À celles de Jacques Godbout, Roger Frappier et Benoît Pilon s'ajoute en effet celle d'Alanis Obomsawin, réalisatrice légendaire, dont le témoignage se révèle particulièrement émouvant.

«L'ONF, c'est la liberté d'expression, affirme la cinéaste abénaquise dans la vidéo qu'elle a enregistrée à l'occasion de cette campagne. C'est la toute première institution à nous avoir donné une place. Avant d'y arriver, je ne savais pas qu'il existait un endroit au Canada où nos peuples pouvaient faire entendre leur voix. Le fait de nous voir à l'écran, de nous y reconnaître, a changé nos vies.

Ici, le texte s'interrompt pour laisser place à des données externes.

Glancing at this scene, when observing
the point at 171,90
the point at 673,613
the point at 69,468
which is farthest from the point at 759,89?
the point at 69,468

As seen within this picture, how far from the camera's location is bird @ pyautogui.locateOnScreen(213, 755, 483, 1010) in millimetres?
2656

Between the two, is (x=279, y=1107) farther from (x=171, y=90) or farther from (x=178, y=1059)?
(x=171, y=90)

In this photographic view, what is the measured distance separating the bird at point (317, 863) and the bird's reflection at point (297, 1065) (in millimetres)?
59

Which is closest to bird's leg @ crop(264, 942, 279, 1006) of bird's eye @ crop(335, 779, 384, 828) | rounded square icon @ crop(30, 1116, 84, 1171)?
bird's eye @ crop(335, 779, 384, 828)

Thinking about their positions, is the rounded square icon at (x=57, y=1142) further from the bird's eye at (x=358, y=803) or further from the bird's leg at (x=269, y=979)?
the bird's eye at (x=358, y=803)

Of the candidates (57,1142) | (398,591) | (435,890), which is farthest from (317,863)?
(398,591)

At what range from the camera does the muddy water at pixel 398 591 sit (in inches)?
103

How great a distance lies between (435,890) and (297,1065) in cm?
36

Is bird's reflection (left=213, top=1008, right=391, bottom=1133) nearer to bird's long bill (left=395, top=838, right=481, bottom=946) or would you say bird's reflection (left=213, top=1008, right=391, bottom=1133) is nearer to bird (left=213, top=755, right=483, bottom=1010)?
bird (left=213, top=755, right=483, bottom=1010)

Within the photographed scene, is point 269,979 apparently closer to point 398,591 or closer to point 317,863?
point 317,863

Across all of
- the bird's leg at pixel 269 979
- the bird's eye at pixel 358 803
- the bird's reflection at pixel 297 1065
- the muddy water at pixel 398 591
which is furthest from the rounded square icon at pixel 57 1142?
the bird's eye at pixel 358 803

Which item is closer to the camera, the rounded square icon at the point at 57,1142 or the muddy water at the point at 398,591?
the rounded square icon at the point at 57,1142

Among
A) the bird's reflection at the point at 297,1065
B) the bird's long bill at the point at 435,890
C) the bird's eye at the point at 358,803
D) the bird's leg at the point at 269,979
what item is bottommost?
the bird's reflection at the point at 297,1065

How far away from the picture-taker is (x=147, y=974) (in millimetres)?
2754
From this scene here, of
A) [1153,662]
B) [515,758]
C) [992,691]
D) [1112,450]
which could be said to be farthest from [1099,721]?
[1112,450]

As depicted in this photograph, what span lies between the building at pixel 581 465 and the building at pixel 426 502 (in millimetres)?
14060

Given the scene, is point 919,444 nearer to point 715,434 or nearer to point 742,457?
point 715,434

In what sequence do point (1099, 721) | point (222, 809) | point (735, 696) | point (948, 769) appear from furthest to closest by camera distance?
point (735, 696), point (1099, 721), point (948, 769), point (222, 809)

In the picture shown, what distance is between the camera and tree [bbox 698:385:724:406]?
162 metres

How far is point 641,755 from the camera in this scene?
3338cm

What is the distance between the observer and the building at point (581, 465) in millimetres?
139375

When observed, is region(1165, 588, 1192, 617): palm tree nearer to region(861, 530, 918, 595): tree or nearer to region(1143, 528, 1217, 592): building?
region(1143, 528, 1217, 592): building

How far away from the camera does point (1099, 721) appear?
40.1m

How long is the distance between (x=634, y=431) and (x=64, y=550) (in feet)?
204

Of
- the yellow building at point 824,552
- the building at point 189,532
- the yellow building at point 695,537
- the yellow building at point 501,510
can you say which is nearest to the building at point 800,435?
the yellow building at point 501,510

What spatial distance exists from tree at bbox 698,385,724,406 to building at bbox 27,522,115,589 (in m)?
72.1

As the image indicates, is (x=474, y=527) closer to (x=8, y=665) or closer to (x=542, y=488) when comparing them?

Les politiciens et les gouvernements devraient montrer un plus grand respect envers cette institution.»

Au-delà de cet instrument à travers lequel une pluralité de voix et de points de vue peuvent se faire entendre, une institution publique comme l'ONF constitue aussi, comme le fait très justement remarquer le producteur Roger Frappier, un espace de «recherche et d'expérimentation».

C'est-à-dire que les créateurs disposent là d'un endroit où ils peuvent exercer leur art en travaillant à long terme, bien à l'abri des figures imposées que leur dictent les impératifs d'une industrie désormais axée sur la performance et le box-office.

Dans le contexte actuel, la présence d'une institution comme celle-là se révèle on ne peut plus précieuse. Quiconque se rend sur le site web de l'ONF pour utiliser le nouveau service de visionnage en ligne ne peut que célébrer la richesse du patrimoine cinématographique qui s'y trouve. Lequel, malgré les restructurations et les révisions de budgets, continue de se bonifier d'année en année.

Mais viendra-t-il un moment où l'institution ne pourra plus fonctionner adéquatement? Ce jour-là, s'il arrive, sera tragique pour notre peuple. Et la pérennité de sa culture. C'est ce que craignent les créateurs qui ont pris la parole cette semaine.

Le retour de l'enfant terrible

C'est un genre d'exploit. Tournant le dos aux organismes de financement, André Forcier a pris ses cliques et ses claques et a décidé d'aller tourner Je me souviens quand même, en faisant un beau gros doigt d'honneur au système. Sa fable militante, campée dans le Québec de l'époque de la grande noirceur, fait partie de ce que le réalisateur a fait de mieux depuis longtemps.

Juste revanche, le nouveau film de celui qu'on surnomme encore «l'enfant terrible du cinéma québécois» prend aujourd'hui l'affiche dans un circuit de près d'une vingtaine de salles au Québec. Et donne l'occasion aux cinéphiles de se confronter à une vraie personnalité de cinéaste.